This year sees 23 sessions with a range of  exciting author sessions. Penny Wardle reviews Bushline: A Memoir by Robbie Burton.

Robbie Burton will be appearing at the ASB Theatre on Saturday 22 July at 3.30pm.

Reading Robbie Burton’s “Bushline” is like being holed up in a hut listening to a series of yarns from a good friend, while waiting for floodwaters to subside.

The book recalls tramping and climbing adventures, conservation campaigns and warm relationships with family and friends. It also tells the story of the Nelson-based Potton & Burton, publisher of exquisite books that capture New Zealand’s wild and remote places.  It’s also published risky material, most notably by Nicky Hager including “Dirty Politics” which laid bare politicians’ tactics for smearing opponents.

The section I most enjoyed recalls Burton in his early 20s, traversing the Southern Alps in northern Fiordland ending at Mt Robert carpark in Nelson Lakes National Park.

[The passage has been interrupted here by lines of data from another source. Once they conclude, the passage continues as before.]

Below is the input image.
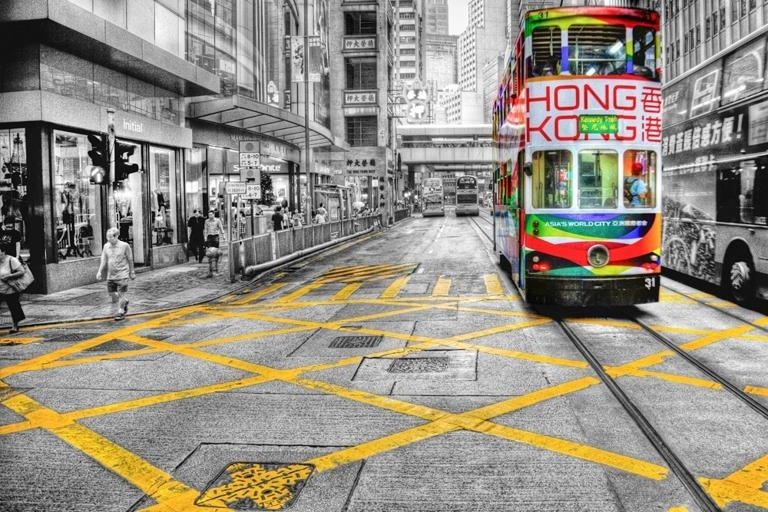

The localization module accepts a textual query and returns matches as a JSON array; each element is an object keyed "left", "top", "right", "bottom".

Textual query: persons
[
  {"left": 214, "top": 208, "right": 219, "bottom": 217},
  {"left": 231, "top": 202, "right": 237, "bottom": 233},
  {"left": 533, "top": 46, "right": 654, "bottom": 80},
  {"left": 271, "top": 205, "right": 284, "bottom": 231},
  {"left": 186, "top": 209, "right": 206, "bottom": 263},
  {"left": 236, "top": 210, "right": 246, "bottom": 245},
  {"left": 0, "top": 243, "right": 26, "bottom": 335},
  {"left": 281, "top": 196, "right": 288, "bottom": 212},
  {"left": 95, "top": 228, "right": 135, "bottom": 320},
  {"left": 623, "top": 163, "right": 649, "bottom": 208},
  {"left": 311, "top": 210, "right": 326, "bottom": 223},
  {"left": 281, "top": 210, "right": 289, "bottom": 229},
  {"left": 318, "top": 202, "right": 328, "bottom": 221},
  {"left": 243, "top": 202, "right": 247, "bottom": 214},
  {"left": 203, "top": 210, "right": 225, "bottom": 248}
]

Bouts of exhaustion and self-doubt, slow hungry days in the drizzle, the danger of crossing flooded rivers and scrambling up slippery rocks are captured along with the comfort of cooking scones and reading at a basic hut.

“Through the simple privilege of spending so long in a mountain wilderness, I came to know the unadorned pleasure of feeling the daily rhythms slow down as the weeks gradually passed. I developed an ease and a belonging in these often harsh places, and my eyes became far keener to both the magnificence and the detail of what surrounded us.”

There are also descriptions of climbing including Aoraki and a visit to Antarctica with Craig Potton, to complete a book of photographs on the Dry Valleys. There they experienced temperatures so cold that camera gear malfunctioned and the sole focus became survival. The trip was aborted and they returned when the weather was a little warmer.

Witnessing the felling of swathes of native forest at Patarau on the west coast of Golden Bay led to Burton’s first job with the Native Forest Action Council in the 1970s and early 80s. He was a “bit-player in a conservation campaign of international significance, one which led to a complete turnaround in attitudes towards logging native forests ….”

One of six children raised by their mother who worked hard but relished fun, “Bushline” also celebrates the importance of family. After a lonely marriage which ended in his 40s, Rob met Susannah, at the Frankfurt Book Fair in Germany. Today they have two children, “without doubt the greatest joy I have known”.

This is a joyously uninhibited read – appreciative of family and friends, and passionate about the energy and pull of wild landscapes.